If you’re craving a bowl packed with vibrant flavors and wholesome ingredients but don’t want to spend hours in the kitchen, this Chicken Buddha Bowl with Spicy Mango Sauce is about to become your new go-to dinner. The roasted chicken, crisp veggies, creamy avocado, and sweet mango come together in under an hour, bathing in a lusciously spicy mango dressing that’s guaranteed to make your tastebuds dance. It’s the perfect solution for busy weeknights, meal prepping, or anyone looking to enjoy a healthy, flavor-forward meal with minimal fuss.
Why You’ll Love This Recipe
- Effortlessly Healthy: There’s no overthinking here—just clean, nourishing ingredients roasted for maximum flavor.

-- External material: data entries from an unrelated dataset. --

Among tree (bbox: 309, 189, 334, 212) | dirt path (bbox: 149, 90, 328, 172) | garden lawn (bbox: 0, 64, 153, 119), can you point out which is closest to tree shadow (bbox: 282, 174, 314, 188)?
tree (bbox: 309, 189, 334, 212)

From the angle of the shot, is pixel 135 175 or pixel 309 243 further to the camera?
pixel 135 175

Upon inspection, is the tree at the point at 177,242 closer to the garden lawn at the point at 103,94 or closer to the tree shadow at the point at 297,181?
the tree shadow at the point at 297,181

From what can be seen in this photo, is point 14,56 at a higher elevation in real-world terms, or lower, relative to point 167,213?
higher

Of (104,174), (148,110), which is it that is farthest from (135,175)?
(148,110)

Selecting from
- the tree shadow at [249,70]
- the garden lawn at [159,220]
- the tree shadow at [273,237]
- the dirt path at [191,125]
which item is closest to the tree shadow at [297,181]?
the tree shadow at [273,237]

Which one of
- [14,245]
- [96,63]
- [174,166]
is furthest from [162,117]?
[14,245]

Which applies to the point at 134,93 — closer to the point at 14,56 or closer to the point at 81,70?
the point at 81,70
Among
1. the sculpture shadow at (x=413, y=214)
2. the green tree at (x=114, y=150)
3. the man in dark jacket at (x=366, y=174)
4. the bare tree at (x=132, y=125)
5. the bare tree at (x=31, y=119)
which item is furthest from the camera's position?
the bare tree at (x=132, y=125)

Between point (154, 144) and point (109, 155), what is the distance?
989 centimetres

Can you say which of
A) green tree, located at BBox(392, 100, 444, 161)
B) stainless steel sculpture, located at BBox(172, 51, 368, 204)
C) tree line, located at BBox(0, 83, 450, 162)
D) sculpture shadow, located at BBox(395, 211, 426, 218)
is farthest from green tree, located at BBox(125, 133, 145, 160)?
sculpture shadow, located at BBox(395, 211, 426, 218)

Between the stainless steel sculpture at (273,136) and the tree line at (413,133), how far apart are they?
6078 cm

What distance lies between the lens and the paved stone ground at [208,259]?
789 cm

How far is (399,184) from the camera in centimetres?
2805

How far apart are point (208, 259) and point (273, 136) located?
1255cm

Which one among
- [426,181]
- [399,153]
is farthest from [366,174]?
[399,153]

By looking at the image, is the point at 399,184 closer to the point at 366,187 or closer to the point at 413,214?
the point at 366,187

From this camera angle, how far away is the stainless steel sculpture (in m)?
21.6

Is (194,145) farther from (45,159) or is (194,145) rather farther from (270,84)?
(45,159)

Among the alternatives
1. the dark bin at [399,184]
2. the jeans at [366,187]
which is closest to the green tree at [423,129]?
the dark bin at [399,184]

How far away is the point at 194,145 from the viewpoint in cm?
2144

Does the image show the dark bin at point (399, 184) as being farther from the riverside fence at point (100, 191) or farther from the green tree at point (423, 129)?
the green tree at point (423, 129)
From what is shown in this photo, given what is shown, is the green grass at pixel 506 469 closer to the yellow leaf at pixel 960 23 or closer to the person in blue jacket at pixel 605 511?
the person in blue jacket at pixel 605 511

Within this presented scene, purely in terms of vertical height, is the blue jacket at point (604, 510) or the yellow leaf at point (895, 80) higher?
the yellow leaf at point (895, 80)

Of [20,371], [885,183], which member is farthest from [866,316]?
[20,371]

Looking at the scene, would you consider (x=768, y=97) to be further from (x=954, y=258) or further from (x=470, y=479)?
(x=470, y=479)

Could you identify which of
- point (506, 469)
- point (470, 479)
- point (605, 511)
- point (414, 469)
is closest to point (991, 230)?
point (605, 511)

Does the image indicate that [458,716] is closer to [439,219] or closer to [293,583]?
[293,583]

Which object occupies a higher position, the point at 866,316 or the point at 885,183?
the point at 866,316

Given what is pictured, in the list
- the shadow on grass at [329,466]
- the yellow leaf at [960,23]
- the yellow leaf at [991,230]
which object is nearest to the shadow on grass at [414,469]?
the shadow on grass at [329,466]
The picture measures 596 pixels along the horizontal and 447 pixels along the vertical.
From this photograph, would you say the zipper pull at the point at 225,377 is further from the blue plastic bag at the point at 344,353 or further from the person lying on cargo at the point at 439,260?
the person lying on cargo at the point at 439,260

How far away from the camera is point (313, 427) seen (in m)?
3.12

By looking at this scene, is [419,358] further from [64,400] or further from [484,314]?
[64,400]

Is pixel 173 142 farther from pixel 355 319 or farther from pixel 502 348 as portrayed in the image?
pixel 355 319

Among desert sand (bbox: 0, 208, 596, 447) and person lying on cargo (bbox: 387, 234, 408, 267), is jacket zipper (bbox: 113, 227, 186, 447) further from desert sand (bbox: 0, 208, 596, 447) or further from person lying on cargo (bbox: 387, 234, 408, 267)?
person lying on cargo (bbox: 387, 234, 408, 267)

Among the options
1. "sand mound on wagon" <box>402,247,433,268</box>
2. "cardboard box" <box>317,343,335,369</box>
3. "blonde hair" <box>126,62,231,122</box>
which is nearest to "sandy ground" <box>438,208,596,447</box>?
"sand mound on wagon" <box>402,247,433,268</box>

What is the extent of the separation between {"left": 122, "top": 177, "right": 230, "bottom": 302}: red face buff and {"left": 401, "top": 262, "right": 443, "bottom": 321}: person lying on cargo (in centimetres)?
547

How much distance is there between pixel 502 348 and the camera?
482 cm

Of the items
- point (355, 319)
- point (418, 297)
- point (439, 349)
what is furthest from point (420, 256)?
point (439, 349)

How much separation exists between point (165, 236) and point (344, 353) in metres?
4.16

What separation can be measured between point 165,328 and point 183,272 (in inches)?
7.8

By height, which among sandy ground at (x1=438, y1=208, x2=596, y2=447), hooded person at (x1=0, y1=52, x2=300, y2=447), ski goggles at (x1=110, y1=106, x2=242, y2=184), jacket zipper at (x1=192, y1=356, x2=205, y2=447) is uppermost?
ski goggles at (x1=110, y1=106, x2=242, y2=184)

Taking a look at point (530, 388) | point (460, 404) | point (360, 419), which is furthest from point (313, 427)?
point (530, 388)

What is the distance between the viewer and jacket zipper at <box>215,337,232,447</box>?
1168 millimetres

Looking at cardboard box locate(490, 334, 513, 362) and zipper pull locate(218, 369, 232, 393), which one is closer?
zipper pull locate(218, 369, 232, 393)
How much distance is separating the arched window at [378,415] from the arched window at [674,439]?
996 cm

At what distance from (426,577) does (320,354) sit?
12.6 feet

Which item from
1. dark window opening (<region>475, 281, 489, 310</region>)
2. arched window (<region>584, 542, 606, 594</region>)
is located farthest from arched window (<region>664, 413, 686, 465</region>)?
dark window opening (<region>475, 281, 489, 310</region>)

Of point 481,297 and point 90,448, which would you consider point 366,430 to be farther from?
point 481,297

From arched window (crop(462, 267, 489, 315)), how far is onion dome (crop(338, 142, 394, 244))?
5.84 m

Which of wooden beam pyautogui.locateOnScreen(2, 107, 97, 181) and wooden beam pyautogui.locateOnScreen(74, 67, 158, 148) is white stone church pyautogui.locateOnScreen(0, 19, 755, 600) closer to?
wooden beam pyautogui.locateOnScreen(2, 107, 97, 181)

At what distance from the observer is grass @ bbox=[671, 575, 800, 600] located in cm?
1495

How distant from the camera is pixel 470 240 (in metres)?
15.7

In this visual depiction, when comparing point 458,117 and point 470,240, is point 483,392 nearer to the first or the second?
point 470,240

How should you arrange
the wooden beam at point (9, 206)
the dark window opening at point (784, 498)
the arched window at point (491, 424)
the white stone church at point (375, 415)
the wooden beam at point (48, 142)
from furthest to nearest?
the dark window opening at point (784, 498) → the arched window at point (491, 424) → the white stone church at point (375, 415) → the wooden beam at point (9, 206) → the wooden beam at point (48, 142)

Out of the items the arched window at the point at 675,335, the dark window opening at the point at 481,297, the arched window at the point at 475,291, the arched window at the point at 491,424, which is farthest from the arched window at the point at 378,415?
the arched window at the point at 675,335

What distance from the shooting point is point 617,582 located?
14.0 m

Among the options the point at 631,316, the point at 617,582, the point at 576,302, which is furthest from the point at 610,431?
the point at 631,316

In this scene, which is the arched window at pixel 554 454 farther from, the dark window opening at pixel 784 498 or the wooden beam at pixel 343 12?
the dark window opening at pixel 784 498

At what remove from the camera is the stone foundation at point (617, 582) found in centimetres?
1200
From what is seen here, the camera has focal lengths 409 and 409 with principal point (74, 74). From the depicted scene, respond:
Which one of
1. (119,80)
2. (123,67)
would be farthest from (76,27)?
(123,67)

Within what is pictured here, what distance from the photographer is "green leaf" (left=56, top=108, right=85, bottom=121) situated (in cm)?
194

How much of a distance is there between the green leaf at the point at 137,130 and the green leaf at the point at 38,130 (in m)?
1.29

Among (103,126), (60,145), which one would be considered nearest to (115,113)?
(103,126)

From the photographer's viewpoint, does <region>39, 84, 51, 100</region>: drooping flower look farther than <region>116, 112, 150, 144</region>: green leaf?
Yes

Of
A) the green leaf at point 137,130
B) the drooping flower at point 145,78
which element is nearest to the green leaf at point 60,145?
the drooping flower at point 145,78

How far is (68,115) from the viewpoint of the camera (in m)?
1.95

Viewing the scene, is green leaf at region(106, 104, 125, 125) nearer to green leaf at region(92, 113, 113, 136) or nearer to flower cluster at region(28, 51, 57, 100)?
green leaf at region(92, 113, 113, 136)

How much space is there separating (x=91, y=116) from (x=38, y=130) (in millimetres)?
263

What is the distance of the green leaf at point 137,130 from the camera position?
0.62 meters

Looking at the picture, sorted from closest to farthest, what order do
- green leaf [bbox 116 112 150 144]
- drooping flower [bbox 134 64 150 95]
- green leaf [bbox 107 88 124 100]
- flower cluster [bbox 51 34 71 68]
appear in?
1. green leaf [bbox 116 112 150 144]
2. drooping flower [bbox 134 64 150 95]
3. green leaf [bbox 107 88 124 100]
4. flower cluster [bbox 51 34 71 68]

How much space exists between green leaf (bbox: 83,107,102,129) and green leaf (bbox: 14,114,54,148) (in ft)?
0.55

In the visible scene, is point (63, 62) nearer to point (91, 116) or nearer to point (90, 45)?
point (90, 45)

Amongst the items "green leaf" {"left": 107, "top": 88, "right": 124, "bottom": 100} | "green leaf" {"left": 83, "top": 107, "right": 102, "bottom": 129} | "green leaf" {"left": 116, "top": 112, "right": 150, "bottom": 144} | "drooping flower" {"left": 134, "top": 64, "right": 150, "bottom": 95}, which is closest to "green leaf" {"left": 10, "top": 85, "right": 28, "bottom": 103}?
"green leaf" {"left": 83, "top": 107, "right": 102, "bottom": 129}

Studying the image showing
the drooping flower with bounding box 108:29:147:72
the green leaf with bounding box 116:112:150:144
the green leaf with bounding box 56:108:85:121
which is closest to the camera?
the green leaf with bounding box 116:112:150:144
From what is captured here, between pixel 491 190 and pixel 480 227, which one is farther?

- Bursts of Flavor: Juicy roasted chicken, caramelized sweet potatoes, bright greens, and a sauce that’s both sweet and spicy? Yes, please.
- Customizable: Swap in your favorite grains or greens, or make it meat-free; this bowl welcomes creativity.
- Quick Cleanup: One tray for roasting, one blender for the sauce—minimal mess, maximum flavor.
- Meal Prep Magic: Everything keeps well for days, so you can mix, match, and enjoy all week long.
Ingredients You’ll Need
Let’s talk about the basic players in this Buddha Bowl, and how each one brings their own personality to the dish:
- Sweet Potato: Adds natural sweetness and a satisfying, hearty bite; roasting brings out their best side.
- Broccoli Florets: For crunch and a bit of that earthy green goodness.
- Olive Oil: Gets those veggies gloriously caramelized in the oven.
- Salt & Pepper: Absolutely essential for making every flavor pop.
- Chicken Breasts (Boneless & Skinless): The perfect canvas for absorbing seasoning and staying juicy if you don’t overcook.
- Chili Paste: The not-so-secret ingredient that brings a gentle heat to your roasted veggies—try sambal oelek or sriracha.
- Baby Spinach or Kale: A refreshing, crisp bed for your toppings; use what you love.
- Avocado: Rich, creamy, and unbeatable alongside the spicy dressing.
- Mango (cubed): Sweetness that plays so well with chili and lime—fresh is best, but frozen works in a pinch.
- Rice or Quinoa (cooked): For that extra dose of comfort; optional, but highly recommended if you want to keep things satisfying.
- Sesame Seeds: Perfect for a bit of crunch and visual flair.
Mango Dressing
- Fresh Mango: Sweet, juicy base—truly the star of this sauce.
- Coconut Milk: Brings creaminess and a subtle tropical note.
- Apple Cider Vinegar: Adds just the right amount of tang to balance all that sweetness.
- Honey: A hint of warmth to round off the heat.
- Red Pepper Flakes: That sneaky kick that keeps you coming back for more.
Tip: If mango isn’t super ripe, you can add a splash more honey or a squeeze of lime to the sauce.
Note: You’ll find the complete list of ingredients, along with their exact measurements, in the printable recipe card at the bottom of this post.
Variations
Love experimenting? This bowl welcomes it with open arms:
Vegetarian/Vegan: Swap chicken for roasted chickpeas, crispy tofu, or tempeh—just as satisfying and protein-packed.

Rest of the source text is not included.